さて、オフィス街に唐突に現れた、妙にお洒落なパティスリーの中に入ると…、
手前がショップになっていて、左手に生菓子(ケーキ、チョコレート等)のショーケース、右手に焼き菓子などの常温商品、そして、右手奥にカフェスペースが見えました。
カフェ利用だと伝えると、先にケーキを注文してください、とのこと。
迷いに迷って、スペシャリテと伺った「アイアシェッケ」(詳細後述)をオーダー。
テイクアウト品も、この時にまとめてお願いしておくとスムーズという事で、お持ち帰り用の「オペラ」も合わせて。
(PayPayも使えました!関西のお店ってクレカも使えないお店もチラホラありますので、これは嬉しい。)
すごく感じの良いカフェスペースです
紺藍のような絶妙な色の内装。素敵なカフェスペースです。
テーブルが、ある程度”ゆとり”をもって配置されている事もあり、席数は少ないものの、イートイン感はなくちゃんとしたカフェの落ち着き。
私が訪れたタイミングでは、サラリーマンの方の打ち合わせらしき組だけだったのですが、すぐにほとんどの席が埋まりました。
雨の日だったので普段はもっと混んでいるのかも?
表に向かって置かれたカウンター席もありますので、お一人様でも入りやすいのが嬉しいですね。さすがの気遣いです。
さて、着席し、メニューを拝見…。
お茶のこだわりが凄い
渡邊シェフは、「知れば知るほど深い世界なので、入り込むのはほどほどに」とご自身でおっしゃっていますが、それでもドリンクメニュー…中国茶の種類は、なかなかのもの!
おすすめは「メランジェ・ボレロ」と名付けられたオリジナルブレンドのシリーズ。
↓説明を読んでもらえればわかると思いますが、シェフのこだわりが詰まっています。
私がオーダーした「メランジェ・ボレロB」は、ネパールの茶葉に、正山小種(ラプサン・スーチョン)をブレンドしたもの。
正山小種は、その名の通り正山(武夷山)の半発酵茶で、松の実をいぶした癖の強い香りが特徴。もちろんこの「B」もかなりスモーキーな味わいでした。
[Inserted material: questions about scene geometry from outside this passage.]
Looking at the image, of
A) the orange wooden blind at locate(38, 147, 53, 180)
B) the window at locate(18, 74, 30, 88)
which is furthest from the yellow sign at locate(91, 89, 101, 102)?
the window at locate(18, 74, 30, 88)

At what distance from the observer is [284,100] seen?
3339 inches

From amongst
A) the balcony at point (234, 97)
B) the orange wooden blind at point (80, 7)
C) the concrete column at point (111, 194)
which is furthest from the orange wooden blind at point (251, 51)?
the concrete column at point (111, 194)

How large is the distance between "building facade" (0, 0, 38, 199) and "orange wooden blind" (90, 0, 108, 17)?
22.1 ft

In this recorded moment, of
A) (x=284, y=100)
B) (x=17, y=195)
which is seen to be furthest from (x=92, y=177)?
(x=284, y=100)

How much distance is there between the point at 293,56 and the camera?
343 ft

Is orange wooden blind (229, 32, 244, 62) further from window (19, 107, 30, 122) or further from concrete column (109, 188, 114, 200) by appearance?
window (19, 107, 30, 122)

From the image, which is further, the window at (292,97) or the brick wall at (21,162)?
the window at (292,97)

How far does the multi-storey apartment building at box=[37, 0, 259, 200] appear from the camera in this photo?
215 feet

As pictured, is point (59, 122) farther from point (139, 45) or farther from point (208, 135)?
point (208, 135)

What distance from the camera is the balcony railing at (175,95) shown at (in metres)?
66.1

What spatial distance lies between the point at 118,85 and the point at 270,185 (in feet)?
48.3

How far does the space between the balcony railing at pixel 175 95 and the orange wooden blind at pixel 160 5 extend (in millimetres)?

チョコ系、キャラメル系、マロン系…などの、どっしりとした甘苦めなガトーに合います。
「ドゥブルベ・ボレロ」おすすめ商品
…そして、オーダーした「アイアシェッケ」が運ばれてきました。
ここからは、この時実際にいただいたモノを中心に、「ドゥブルベ・ボレロ」のおすすめ商品を続けてご紹介していきます。
アイアシェッケ
「アイアシェッケ」は、究極のチーズケーキとも称される、「ドゥブルベ・ボレロ」を代表するケーキです。
実は、修行先「レ・ザンジュ」で学んだ三輪壽人男シェフのルセット(レシピ)のまま、なんだそうです。
もとは、ドイツの伝統的な地方菓子で、そぼろ状になったクッキー、バターとカスタードクリーム、レーズン入りチーズ、クッキーの4層になっています。
フォークの他ナイフも運ばれてきたので、「あら、さすがに上品ね」なんて思ったのですが、なるほどケーキに触れてみると、美味しさがギュ~ッと詰まったような、想像以上にシッカリとした硬さがありました。
”濃厚”と評されますが、ただそれだけではなく、甘さの中にシュッとしたキレもあって、この密度なのに最初から最後まで同じレベルの美味しさで楽しむことが出来ます。
噂になるだけある…と、私、思わず、食べている最中に友人にその感動をメールしてしまいました。
ちなみに、ショップにあったお持ち帰り品の方は、大きなサイズ、そして紙箱か木箱かも選べました。
木箱入りが用意されているという事は、贈答用としても需要があるようですね。
ボンボンショコラ
続いてのオススメは、一口サイズの詰め物チョコ「ボンボンショコラ」たちです。
冒頭で書いた通り「ドゥブルベ・ボレロ」のボンボンは、「なぜ?!」と驚くほどのお手頃なお値段ながら、海外の一流メゾンに全く引けを取らない、というか、それよりも美味しい(と私が思う)モノも多数存在しています。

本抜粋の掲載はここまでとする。